**Provided passage:**
-- Begin --
The crux of my question is my question, which is why would anyone change their behavior if they were told that they were not responsible for the choices they made or the real-world consequences of those choices. This is not theoretical or metaphorical, electing Trump President and enabling him to sweep his minions (or minders) into power has had enormous physical consequences in the physical world.The crux of this is your question why would anybody change if there are no consequences for bad behavior. Here we can see the system in action. The moral position you state is conditioning by consequence, good behavior should be rewarded bad behavior discouraged by negative payback. This is conditioning by fear, fear that some behaviors are bad and result in negative consequences and that good behaviors have positive outcomes, and you compare it to putting your hand on a stove. But the consequences of putting your hand on a stove are physical and real while the consequences of bad behaviors are being put down as morally inferior by being physically abused or mentally shamed. In this way whatever random nonsense you are conditioned in this way to define as the good and the bad becomes in a sense your sources of moral pain avoidance. In short, your morality is a form of neuroticism. And the fear of negative consequences defined by your own personal lens based on whatever garbage you happened to have been inculcated with becomes the system via which you view and navigate the world. The feeling this conditioning is proper belief is generated by fear long suppressed and forgotten, but lingers as your North Star.
-- End --
Excerpts from a spatial reasoning dataset:
-- Begin --
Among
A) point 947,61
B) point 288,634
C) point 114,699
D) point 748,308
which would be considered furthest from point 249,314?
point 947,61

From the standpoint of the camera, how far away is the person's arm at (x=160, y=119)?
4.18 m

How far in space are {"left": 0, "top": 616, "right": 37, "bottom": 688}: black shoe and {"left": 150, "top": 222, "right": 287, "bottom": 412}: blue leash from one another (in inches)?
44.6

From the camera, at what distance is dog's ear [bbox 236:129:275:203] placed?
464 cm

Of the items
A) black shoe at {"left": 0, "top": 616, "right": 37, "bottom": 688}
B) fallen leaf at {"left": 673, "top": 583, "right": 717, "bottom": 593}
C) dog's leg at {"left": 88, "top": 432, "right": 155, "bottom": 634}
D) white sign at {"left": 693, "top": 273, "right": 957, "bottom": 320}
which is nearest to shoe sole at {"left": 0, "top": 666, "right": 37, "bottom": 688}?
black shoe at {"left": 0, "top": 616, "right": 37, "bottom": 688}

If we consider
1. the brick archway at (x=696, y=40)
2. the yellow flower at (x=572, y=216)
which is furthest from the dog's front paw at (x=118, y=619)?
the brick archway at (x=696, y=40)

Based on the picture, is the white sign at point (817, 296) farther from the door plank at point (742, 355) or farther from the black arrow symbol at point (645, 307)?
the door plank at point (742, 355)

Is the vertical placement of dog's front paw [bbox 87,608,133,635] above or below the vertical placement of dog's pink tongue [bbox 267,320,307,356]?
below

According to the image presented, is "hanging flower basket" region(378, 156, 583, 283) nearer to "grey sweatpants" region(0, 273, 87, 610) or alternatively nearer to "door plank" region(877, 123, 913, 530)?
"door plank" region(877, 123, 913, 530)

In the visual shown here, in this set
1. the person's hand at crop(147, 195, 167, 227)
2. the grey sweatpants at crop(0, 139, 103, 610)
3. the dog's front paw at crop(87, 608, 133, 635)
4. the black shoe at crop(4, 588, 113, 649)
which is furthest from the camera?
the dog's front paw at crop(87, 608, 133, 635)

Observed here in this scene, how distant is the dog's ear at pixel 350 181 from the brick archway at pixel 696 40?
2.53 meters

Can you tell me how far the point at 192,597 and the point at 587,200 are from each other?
-- End --
**Given instruction:**
Give back the passage on consequences and moral conditioning, word for word and in full.

**Correct output:**
The crux of my question is my question, which is why would anyone change their behavior if they were told that they were not responsible for the choices they made or the real-world consequences of those choices. This is not theoretical or metaphorical, electing Trump President and enabling him to sweep his minions (or minders) into power has had enormous physical consequences in the physical world.The crux of this is your question why would anybody change if there are no consequences for bad behavior. Here we can see the system in action. The moral position you state is conditioning by consequence, good behavior should be rewarded bad behavior discouraged by negative payback. This is conditioning by fear, fear that some behaviors are bad and result in negative consequences and that good behaviors have positive outcomes, and you compare it to putting your hand on a stove. But the consequences of putting your hand on a stove are physical and real while the consequences of bad behaviors are being put down as morally inferior by being physically abused or mentally shamed. In this way whatever random nonsense you are conditioned in this way to define as the good and the bad becomes in a sense your sources of moral pain avoidance. In short, your morality is a form of neuroticism. And the fear of negative consequences defined by your own personal lens based on whatever garbage you happened to have been inculcated with becomes the system via which you view and navigate the world. The feeling this conditioning is proper belief is generated by fear long suppressed and forgotten, but lingers as your North Star.